### Text under study
BEGIN

To get network id we perform $\text{Bitwise AND}$ operation of ip address with every
subnet mask...after if the obtain value matches with the network id ..then we send
the data through that..if more than one network id matches then we check for
the longest mask.
ip address $=144.16.68.117$ and with all mask one by one
first mask $=255.255.0.0 \Rightarrow 11111111.11111111.00000000.00000000$
$144.16.68.117\Rightarrow 10010000.00010000.01000100.01110101$
bit wise and operation
we get , $144.16.0.0\Rightarrow 10010000.00010000.00000000.00000000$
which is matching with network id $144.16.0.0$ given opposite to mask $255.255.0.0$
but we cannot stop here may some more network id matches..so check for every mask
Similarly,
$255.255.224.0$
$144.16.68.117$
$144.16.64.0$
which is matching with network id $144.16.64.0$ given opposite to mask $255.255.224.0$
Now next ,
$255.255.255.0$
$144.16.68.117$
$144.16.68.0$
Which is matching with network id $144.16.68.0$ given opposite
to mask $255.255.255.0$
Now last,
$255.255.255.224$
$144.16.68.117$
$144.16.68.96$
Which is $\text{NOT}$ matching with network id $144.16.68.64$ given opposite
to mask $255.255.255.224$
Now $3$ of the networks are matching...now we check for longest mask..
i.e $255.255.0.0$
$255.255.224.0$
$255.255.255.0$
So, last one is the largest therefore $\text{eth2}$ will be chosen to send packet.

END

### What to produce
Copy out the subnet mask walkthrough above in full, word for word.

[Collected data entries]
BEGIN

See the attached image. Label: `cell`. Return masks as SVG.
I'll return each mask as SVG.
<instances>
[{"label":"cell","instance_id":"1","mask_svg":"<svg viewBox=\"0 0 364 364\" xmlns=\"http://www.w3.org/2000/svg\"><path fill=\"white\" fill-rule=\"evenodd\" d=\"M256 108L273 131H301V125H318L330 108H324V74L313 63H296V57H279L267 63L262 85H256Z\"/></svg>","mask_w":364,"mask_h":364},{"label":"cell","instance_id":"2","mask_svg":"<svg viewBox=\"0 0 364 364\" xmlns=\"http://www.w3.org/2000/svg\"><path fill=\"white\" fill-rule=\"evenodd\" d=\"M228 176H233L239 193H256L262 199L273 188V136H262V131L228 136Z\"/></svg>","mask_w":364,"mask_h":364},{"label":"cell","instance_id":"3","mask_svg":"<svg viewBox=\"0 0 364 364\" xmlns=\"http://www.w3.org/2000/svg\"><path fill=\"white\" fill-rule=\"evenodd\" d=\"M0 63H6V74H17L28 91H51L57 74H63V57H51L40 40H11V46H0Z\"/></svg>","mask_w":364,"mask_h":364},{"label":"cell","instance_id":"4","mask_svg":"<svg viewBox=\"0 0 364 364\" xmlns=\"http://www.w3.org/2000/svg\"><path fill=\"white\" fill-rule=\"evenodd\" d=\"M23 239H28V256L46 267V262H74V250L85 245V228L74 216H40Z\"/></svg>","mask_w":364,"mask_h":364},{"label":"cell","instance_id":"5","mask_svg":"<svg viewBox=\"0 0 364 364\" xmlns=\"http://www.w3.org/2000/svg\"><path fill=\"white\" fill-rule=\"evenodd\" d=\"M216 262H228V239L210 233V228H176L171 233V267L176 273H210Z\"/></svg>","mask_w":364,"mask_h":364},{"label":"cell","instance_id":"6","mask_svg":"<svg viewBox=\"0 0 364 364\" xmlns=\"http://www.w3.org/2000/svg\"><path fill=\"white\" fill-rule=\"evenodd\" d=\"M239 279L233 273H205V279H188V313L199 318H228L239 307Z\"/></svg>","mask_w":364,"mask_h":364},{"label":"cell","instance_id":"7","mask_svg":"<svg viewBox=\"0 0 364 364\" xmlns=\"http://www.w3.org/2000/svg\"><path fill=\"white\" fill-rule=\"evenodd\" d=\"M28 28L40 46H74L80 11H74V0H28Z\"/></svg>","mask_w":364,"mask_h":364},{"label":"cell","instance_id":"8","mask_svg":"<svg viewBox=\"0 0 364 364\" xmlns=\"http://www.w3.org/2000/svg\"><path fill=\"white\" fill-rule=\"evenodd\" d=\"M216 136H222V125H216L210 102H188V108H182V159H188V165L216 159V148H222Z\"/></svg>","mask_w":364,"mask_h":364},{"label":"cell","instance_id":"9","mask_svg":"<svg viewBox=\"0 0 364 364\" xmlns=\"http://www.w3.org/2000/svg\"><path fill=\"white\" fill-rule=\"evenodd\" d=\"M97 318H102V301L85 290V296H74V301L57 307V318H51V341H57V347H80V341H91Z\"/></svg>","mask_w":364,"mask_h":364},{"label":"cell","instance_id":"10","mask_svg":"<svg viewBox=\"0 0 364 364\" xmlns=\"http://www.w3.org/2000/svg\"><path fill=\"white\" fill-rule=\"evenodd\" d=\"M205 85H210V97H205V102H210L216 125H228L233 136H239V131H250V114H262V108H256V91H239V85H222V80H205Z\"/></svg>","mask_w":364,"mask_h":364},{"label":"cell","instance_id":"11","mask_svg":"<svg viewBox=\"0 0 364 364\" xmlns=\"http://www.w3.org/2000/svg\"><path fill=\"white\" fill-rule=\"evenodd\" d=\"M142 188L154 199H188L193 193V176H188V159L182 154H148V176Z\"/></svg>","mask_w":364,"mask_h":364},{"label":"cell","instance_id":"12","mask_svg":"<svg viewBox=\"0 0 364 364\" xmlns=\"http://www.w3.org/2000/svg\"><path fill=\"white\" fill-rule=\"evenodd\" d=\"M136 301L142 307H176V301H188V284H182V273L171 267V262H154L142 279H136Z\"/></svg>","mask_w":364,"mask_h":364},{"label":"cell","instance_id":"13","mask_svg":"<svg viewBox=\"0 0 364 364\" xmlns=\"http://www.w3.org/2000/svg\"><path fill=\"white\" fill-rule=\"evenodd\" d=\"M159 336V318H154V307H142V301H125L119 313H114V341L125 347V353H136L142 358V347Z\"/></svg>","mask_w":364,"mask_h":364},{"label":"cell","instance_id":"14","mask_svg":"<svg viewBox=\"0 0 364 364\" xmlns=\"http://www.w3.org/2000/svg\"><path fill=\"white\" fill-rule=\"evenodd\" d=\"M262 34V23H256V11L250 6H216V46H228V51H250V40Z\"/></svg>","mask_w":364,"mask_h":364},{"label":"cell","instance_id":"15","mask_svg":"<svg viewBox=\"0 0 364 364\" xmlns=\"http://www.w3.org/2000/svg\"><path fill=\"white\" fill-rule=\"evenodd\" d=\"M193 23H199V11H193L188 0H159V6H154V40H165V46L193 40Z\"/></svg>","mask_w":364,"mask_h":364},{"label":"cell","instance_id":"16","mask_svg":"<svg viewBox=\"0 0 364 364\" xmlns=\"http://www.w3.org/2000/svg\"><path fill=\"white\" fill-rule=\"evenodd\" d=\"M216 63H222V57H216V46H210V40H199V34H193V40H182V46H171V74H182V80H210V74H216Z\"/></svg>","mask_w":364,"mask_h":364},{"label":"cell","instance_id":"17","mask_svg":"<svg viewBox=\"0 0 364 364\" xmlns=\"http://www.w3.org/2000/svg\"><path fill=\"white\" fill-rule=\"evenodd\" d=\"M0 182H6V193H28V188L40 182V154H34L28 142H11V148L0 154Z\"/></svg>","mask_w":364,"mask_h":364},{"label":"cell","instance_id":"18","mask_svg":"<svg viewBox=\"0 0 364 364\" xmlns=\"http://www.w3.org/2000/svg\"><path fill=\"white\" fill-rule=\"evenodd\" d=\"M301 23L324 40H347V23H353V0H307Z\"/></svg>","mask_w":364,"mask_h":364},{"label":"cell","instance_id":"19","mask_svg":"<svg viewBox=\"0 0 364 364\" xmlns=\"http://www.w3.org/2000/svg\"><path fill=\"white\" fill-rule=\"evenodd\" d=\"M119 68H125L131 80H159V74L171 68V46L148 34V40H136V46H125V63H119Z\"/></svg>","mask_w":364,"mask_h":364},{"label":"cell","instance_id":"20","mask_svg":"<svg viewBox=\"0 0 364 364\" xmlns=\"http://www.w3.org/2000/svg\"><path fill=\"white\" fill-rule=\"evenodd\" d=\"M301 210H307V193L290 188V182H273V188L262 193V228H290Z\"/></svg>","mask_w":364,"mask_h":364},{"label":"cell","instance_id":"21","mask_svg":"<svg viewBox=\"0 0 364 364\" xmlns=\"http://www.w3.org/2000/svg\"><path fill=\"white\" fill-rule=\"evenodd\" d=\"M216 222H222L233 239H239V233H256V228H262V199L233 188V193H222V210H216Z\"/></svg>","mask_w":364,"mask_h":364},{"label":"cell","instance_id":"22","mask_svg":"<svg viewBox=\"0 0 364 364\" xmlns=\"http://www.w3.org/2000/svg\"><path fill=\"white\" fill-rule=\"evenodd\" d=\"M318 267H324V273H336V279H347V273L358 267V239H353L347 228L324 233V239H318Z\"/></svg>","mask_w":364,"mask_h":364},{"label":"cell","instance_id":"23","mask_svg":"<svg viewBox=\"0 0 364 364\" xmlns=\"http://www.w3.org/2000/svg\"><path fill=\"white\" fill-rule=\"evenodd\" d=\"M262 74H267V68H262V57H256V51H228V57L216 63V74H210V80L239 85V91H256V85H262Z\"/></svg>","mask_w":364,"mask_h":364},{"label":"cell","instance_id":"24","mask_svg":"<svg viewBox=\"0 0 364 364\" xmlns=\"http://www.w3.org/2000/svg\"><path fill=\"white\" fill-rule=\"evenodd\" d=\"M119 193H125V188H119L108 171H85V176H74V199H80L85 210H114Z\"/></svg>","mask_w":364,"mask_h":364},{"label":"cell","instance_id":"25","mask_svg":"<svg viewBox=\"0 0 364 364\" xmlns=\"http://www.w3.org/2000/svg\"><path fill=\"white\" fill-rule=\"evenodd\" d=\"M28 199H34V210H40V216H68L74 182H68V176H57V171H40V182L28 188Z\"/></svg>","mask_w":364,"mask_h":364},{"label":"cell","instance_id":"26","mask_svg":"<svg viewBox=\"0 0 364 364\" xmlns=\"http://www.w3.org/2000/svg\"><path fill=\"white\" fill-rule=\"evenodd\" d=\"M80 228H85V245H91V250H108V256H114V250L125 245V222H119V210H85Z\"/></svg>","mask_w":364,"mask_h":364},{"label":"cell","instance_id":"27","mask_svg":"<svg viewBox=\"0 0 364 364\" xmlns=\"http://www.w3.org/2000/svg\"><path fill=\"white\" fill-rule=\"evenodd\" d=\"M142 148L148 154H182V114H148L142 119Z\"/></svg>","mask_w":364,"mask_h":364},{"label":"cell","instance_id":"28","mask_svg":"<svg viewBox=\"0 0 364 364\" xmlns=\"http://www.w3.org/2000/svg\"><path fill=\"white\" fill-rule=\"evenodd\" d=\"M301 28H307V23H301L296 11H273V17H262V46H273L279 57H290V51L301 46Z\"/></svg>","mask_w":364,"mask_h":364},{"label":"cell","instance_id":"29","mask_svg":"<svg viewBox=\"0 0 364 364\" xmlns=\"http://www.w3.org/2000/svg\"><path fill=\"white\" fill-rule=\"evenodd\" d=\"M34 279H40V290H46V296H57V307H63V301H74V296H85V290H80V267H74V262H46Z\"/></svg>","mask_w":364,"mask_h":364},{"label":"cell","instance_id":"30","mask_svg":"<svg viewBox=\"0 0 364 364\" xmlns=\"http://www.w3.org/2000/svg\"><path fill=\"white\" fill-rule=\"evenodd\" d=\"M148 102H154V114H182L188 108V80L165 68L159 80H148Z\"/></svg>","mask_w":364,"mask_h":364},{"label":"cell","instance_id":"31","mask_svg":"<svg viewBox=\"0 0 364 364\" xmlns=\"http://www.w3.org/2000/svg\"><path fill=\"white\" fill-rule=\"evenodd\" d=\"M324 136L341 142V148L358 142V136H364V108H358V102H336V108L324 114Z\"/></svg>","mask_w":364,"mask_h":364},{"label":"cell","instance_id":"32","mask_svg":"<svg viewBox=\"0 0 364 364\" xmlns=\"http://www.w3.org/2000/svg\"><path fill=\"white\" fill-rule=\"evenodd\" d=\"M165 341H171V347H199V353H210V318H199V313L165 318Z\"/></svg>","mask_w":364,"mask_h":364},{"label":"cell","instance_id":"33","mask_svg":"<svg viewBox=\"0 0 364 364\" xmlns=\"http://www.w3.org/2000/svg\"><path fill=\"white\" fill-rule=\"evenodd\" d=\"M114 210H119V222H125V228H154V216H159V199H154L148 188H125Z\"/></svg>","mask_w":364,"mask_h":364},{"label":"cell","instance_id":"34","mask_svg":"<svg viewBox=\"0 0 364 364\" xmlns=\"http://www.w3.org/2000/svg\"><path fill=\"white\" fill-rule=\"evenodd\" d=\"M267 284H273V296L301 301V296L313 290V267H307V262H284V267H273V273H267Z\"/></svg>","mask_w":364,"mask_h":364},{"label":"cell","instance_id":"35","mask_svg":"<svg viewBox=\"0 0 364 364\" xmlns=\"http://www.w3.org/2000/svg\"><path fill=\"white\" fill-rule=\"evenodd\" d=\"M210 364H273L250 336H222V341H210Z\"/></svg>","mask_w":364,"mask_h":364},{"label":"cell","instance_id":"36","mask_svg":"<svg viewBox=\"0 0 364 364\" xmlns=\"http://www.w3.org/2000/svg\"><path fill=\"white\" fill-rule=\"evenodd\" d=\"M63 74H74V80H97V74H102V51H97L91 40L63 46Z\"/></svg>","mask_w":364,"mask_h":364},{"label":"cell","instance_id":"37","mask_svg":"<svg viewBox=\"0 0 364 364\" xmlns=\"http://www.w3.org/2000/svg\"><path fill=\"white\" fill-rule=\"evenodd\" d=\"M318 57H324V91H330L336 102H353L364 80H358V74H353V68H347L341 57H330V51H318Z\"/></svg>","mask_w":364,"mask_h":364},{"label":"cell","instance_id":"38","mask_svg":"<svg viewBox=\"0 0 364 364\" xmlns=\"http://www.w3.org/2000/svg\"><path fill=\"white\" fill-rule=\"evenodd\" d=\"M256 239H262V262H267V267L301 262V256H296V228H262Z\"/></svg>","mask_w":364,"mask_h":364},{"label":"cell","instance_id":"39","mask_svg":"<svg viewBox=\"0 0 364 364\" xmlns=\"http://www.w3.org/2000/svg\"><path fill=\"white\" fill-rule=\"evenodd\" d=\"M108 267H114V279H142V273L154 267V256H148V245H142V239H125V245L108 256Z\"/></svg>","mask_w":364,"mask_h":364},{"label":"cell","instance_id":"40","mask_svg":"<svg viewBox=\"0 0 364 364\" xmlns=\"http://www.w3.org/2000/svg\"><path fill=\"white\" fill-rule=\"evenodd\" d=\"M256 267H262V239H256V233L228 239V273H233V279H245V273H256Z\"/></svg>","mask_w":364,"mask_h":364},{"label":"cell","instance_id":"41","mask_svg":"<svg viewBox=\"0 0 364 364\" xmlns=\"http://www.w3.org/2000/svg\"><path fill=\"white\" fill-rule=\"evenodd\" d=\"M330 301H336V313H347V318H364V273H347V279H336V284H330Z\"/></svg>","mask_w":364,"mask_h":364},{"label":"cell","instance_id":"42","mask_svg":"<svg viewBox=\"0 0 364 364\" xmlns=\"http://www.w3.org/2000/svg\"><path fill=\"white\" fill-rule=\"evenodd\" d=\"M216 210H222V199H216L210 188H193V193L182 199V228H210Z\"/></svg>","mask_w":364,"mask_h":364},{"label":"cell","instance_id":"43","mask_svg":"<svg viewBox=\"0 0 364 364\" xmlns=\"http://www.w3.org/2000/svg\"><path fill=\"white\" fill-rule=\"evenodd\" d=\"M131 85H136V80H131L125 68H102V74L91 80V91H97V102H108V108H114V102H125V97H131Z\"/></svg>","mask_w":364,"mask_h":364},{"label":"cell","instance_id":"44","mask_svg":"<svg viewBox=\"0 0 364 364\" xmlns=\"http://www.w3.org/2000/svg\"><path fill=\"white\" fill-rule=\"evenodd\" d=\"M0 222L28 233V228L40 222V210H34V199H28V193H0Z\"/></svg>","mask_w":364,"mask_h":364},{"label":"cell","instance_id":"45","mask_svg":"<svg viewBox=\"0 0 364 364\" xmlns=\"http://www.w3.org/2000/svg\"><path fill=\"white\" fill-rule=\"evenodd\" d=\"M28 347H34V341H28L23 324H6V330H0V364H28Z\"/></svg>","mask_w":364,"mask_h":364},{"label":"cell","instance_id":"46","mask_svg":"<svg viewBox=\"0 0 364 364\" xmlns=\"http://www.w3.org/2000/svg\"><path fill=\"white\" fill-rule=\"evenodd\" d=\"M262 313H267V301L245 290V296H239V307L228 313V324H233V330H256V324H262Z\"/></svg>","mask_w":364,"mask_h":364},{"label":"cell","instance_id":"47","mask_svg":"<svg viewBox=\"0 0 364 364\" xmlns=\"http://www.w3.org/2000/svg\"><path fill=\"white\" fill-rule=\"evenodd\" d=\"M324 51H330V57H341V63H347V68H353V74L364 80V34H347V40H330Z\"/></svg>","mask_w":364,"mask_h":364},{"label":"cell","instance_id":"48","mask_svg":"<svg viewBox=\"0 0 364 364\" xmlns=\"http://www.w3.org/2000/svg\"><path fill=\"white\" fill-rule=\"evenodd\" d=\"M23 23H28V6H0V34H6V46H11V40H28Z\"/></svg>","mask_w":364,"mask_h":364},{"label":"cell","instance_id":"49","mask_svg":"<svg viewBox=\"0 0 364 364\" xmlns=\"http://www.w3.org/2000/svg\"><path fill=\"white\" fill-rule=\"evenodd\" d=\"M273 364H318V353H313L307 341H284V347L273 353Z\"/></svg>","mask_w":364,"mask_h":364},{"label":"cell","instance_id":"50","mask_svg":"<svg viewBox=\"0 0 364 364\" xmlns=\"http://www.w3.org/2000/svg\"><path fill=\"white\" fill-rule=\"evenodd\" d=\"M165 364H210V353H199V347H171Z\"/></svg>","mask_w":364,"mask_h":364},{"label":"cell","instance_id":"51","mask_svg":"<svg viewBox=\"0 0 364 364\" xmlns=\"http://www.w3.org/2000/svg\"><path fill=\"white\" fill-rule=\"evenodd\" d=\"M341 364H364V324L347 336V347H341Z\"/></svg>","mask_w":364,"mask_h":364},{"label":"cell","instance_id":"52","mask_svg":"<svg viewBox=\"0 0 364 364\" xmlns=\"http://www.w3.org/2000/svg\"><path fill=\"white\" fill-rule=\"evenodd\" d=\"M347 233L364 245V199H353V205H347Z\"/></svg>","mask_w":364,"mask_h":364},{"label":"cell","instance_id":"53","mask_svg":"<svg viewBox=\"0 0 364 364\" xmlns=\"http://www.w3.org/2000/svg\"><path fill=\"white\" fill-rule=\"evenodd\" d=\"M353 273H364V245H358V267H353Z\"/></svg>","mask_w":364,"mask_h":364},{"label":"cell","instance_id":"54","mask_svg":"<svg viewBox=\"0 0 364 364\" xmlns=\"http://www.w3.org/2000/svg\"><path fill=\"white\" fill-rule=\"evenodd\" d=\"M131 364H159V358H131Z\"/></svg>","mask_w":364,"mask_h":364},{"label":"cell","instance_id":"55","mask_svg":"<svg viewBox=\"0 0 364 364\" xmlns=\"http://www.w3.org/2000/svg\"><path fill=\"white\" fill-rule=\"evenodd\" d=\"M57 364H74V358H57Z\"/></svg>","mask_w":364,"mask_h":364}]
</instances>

END

### Answer box
To get network id we perform $\text{Bitwise AND}$ operation of ip address with every
subnet mask...after if the obtain value matches with the network id ..then we send
the data through that..if more than one network id matches then we check for
the longest mask.
ip address $=144.16.68.117$ and with all mask one by one
first mask $=255.255.0.0 \Rightarrow 11111111.11111111.00000000.00000000$
$144.16.68.117\Rightarrow 10010000.00010000.01000100.01110101$
bit wise and operation
we get , $144.16.0.0\Rightarrow 10010000.00010000.00000000.00000000$
which is matching with network id $144.16.0.0$ given opposite to mask $255.255.0.0$
but we cannot stop here may some more network id matches..so check for every mask
Similarly,
$255.255.224.0$
$144.16.68.117$
$144.16.64.0$
which is matching with network id $144.16.64.0$ given opposite to mask $255.255.224.0$
Now next ,
$255.255.255.0$
$144.16.68.117$
$144.16.68.0$
Which is matching with network id $144.16.68.0$ given opposite
to mask $255.255.255.0$
Now last,
$255.255.255.224$
$144.16.68.117$
$144.16.68.96$
Which is $\text{NOT}$ matching with network id $144.16.68.64$ given opposite
to mask $255.255.255.224$
Now $3$ of the networks are matching...now we check for longest mask..
i.e $255.255.0.0$
$255.255.224.0$
$255.255.255.0$
So, last one is the largest therefore $\text{eth2}$ will be chosen to send packet.